The Netherlands has granted IBM and the Netherlands Institute for Radio Astronomy (ASTRON) a five-year grant of €32.9 million (US$43.6 million) to design a system, with novel technologies, that can ingest the massive amounts of data that SKA will produce.
Funded by a consortium of 20 government agencies, SKA will be the world’s largest and most sensitive radio telescope, able to give scientists a better idea of how the Big Bang unfolded 13 billion years ago. SKA will actually be comprised of 3,000 small antennas, each providing a continual stream of data.
Once operational, the telescope will produce more than an exabyte of data a day (an exabyte is 1 billion gigabytes). By way of comparison, an exabyte is two times the entire daily traffic on the World Wide Web, IBM estimated. The data will have to be downloaded from the telescope, which will either be in Australia or South Africa, and then summarised and shipped to researchers worldwide. Data processing will consist of assembling individual streams from each antenna into a larger picture of how the universe first came about.
Even factoring in how much faster computers will be in 2024, IBM still will need advanced technologies to process all that data, Engbersen said. Such a computer might use stacked chips for high volumes of processing, photonic interconnects for speedy connections with the chips, advanced tape systems for data storage, and phase-change memory technologies for holding data to be processed.
“We have to push the envelope on system design,” Engbersen said. The researchers have made no decisions yet about whether it should be in one data center or spread out across multiple locations.

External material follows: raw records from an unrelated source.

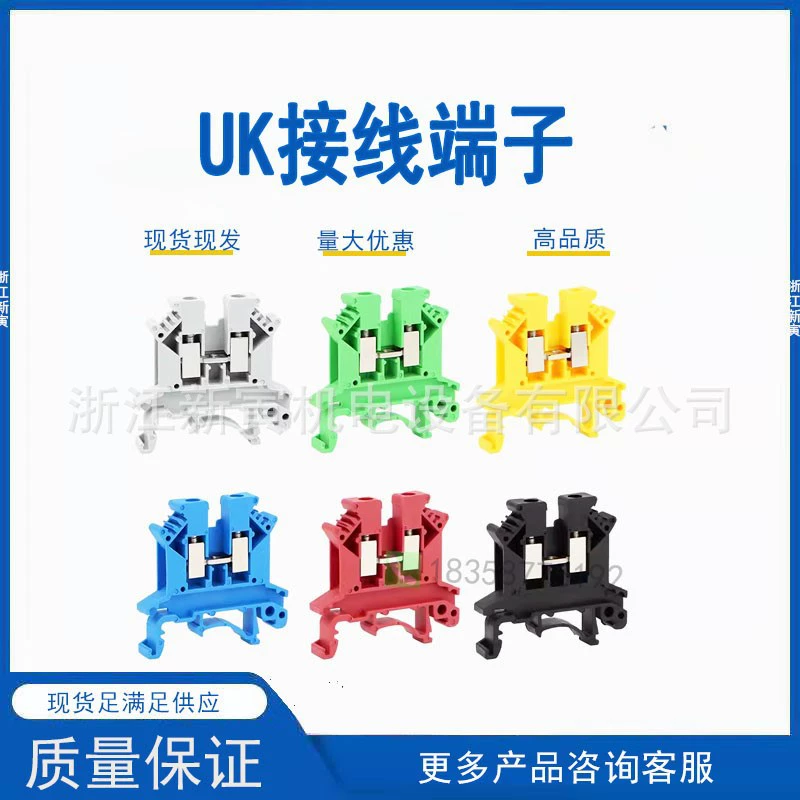 UK2.5B рельсовый клеммный разъем UK3N 5N 6N 10N двухслойный ток безопасности заземления клеммный ряд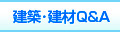 建材や建築、施工などの疑問・質問がありましたら、コチラへお問合せ下さい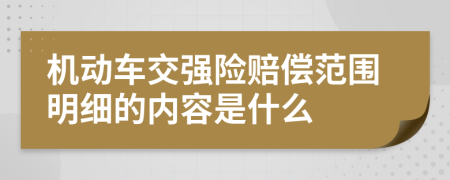 机动车交强险赔偿范围明细的内容是什么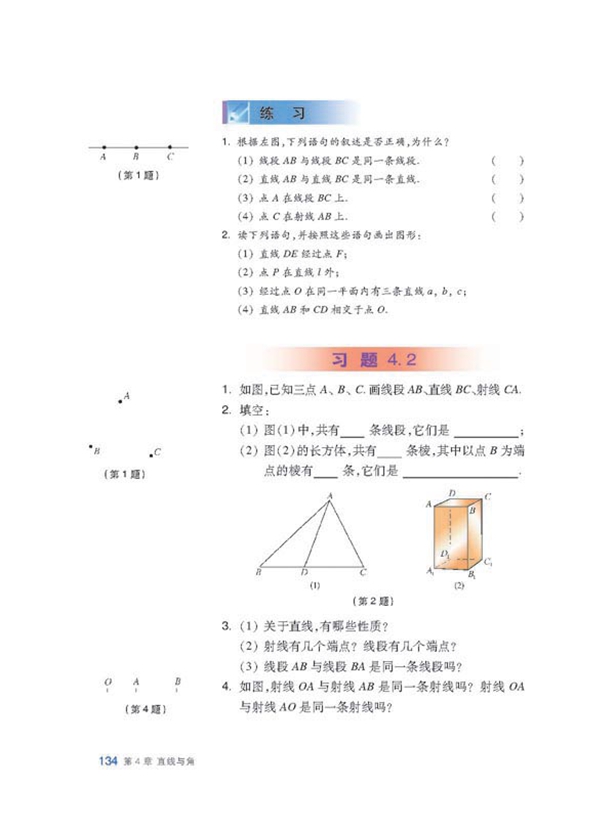 沪科版初中数学初一数学上册多彩的几何图形第16页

Because the system will be so large, the researchers must figure out how to make maximum use of all the hardware components to use as little energy as possible. They also must customise the data-processing algorithms to work with this specific hardware configuration.
After processing, the resulting dataset is expected to produce between 300 and 1,500 petabytes each year. This volume will dwarf the amount of data produced by what is now by far the largest generator of scientific data, CERN’s Large Hadron Collider, which churns out about 15 petabytes of data each year.